## Material for this task:
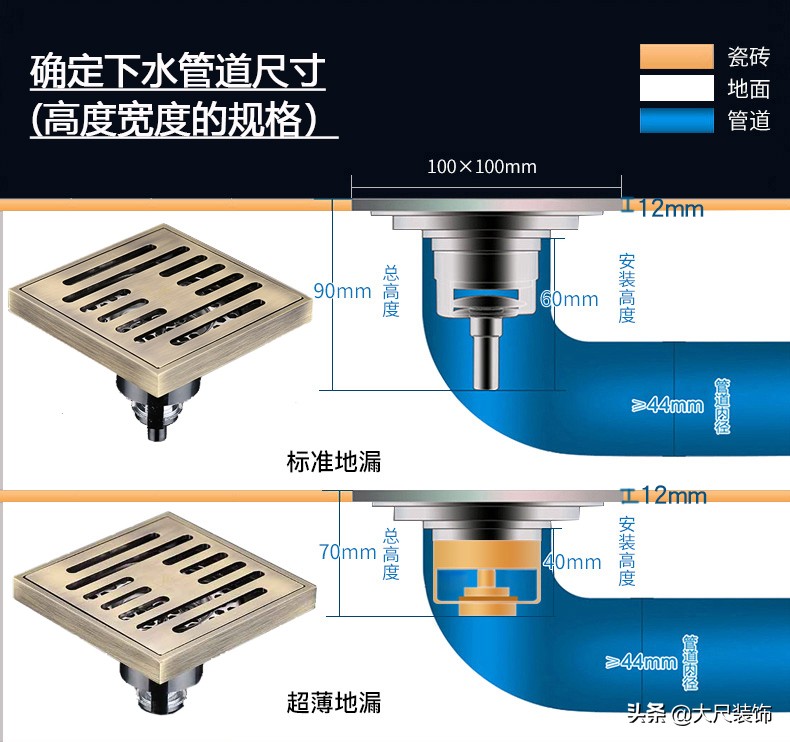 确定下水管道尺寸
(高度宽度的规格)

瓷砖
地面
管道

100×100mm

12mm

90mm
总高度
60mm
安装高度
≥44mm
管道内径

标准地漏

12mm

70mm
总高度
40mm
安装高度
≥44mm
管道内径

超薄地漏

头条 @大尺装饰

## What you are asked to do:
Could all the data above be given again exactly, leaving out its images?

## The answer:
 确定下水管道尺寸
(高度宽度的规格)

瓷砖
地面
管道

100×100mm

12mm

90mm
总高度
60mm
安装高度
≥44mm
管道内径

标准地漏

12mm

70mm
总高度
40mm
安装高度
≥44mm
管道内径

超薄地漏

头条 @大尺装饰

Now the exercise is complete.